Bütün bu üç olumsuzluk Kuzey Kore’yi vurma planlarını karmaşıklaştırıyor. (i) Trump, “Küçük Roket Adam” dediği Kim Jong Un’a saldırma hevesini kamuoyu önünde ilan ede ede bir hal oldu. (ii) ABD’nin Kuzey Kore’ye ilişkin istihbaratı, en hafif deyimiyle, yetersiz. (iii) Ve (bazılarının dediği gibi) Kuzey Kore’nin bir Amerikan saldırısını sineye çekmektense sert bir misillemede bulunması gayet mümkün.
Son bir hayati nokta daha sözkonusu: İsrail’in saldırdığı tüm hasımlarından farklı olarak Kuzey Kore’nin elinde nükleer silahlar var.
Trump yönetiminin sınırlı bir saldırı düşüncesi, (Kuzey Kore’nin burnunu sürtme stratejisine ilişkin şüphelerini ifade etmesi üzerine Güney Kore büyükelçiliğine adaylığı rafa kaldırılan) Victor Cha’nın kaleme aldığı, çarşamba günü Washington Post’ta yayınlanan görüş yazısında anlatılıyordu. Bu makale Ulusal Güvenlik Araştırmaları Enstitüsü (INSS)’nün yıllık toplantısında epeyce tartışıldı.

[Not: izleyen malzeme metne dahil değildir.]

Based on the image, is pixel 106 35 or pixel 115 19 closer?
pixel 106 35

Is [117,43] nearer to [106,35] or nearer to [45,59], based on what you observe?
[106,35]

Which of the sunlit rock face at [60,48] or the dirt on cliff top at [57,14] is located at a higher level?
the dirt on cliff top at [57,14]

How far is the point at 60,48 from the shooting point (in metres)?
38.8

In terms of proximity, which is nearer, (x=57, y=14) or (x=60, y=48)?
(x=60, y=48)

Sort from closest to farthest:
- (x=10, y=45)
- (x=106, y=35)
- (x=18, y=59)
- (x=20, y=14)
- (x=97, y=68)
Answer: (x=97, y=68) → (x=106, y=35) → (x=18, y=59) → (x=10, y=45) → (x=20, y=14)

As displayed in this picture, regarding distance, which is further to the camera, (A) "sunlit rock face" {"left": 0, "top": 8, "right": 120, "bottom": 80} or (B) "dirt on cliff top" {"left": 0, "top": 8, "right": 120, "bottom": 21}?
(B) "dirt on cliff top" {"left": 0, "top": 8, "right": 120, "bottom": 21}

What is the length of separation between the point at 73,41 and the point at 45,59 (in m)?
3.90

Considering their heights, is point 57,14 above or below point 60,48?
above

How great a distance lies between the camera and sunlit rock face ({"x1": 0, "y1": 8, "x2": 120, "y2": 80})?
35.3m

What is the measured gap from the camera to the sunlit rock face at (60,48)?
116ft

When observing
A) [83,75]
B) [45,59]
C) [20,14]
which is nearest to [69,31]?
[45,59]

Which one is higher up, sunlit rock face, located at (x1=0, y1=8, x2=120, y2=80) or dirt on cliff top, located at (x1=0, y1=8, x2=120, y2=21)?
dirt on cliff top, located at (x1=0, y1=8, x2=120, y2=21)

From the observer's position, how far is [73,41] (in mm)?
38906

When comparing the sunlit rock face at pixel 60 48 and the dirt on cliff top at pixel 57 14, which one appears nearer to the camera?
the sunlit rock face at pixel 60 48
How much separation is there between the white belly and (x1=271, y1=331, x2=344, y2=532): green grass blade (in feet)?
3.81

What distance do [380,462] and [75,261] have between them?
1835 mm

Hâlihazırda INSS’nin başkanı olan eski İsrail askeri istihbarat şefi Amos Yadlin, eğer ki CIA neyi vuracağına dair iyi bir istihbarata sahipse Amerikan Hava Kuvvetleri istediği her şeyi imha edebilir iddiasında bulundu. Ancak aynı oturumda konuşan eski Amerikan savunma bakanlığı müsteşarı Michèle Flournoy, Kuzey Kore’nin nükleer silah stokunu ülkenin muhtelif yerlerine dağıttığı ve bir kısmını yerin derinliklerine gömdüğü uyarısında bulundu. Bu da demek oluyor ki hızlı ve tam isabetle gerçekleştirildiği zannedilen bir Amerikan saldırısına rağmen, kuvvetle muhtemeldir ki Kuzey Kore’nin elinde karşı-saldırı için etkili bir cephanelik kalacak.
İsrail, caydırıcılığı muhtemelen dünya üzerindeki herhangi bir ülkeden çok daha fazla biliyor. Tam 70 yıldır hayatta kalmasını, kuvvet kullanma ve gerektiğinde hasımlarına karşı önalıcı saldırılar düzenleme istekliliğinin inandırıcılığına borçlu. Bu ödün vermez yaklaşım, çoğunlukla savaşları engellemekte veya çatışmaların kısa sürmesinde etkili oldu. Ama bazen de İsrail’i bîtap düşüren ve hasımlarının bir sonraki raundu planlamasını sağlayan kemikleşmiş/uzun süreli ve maliyetli çatışmalar anlamına geldi.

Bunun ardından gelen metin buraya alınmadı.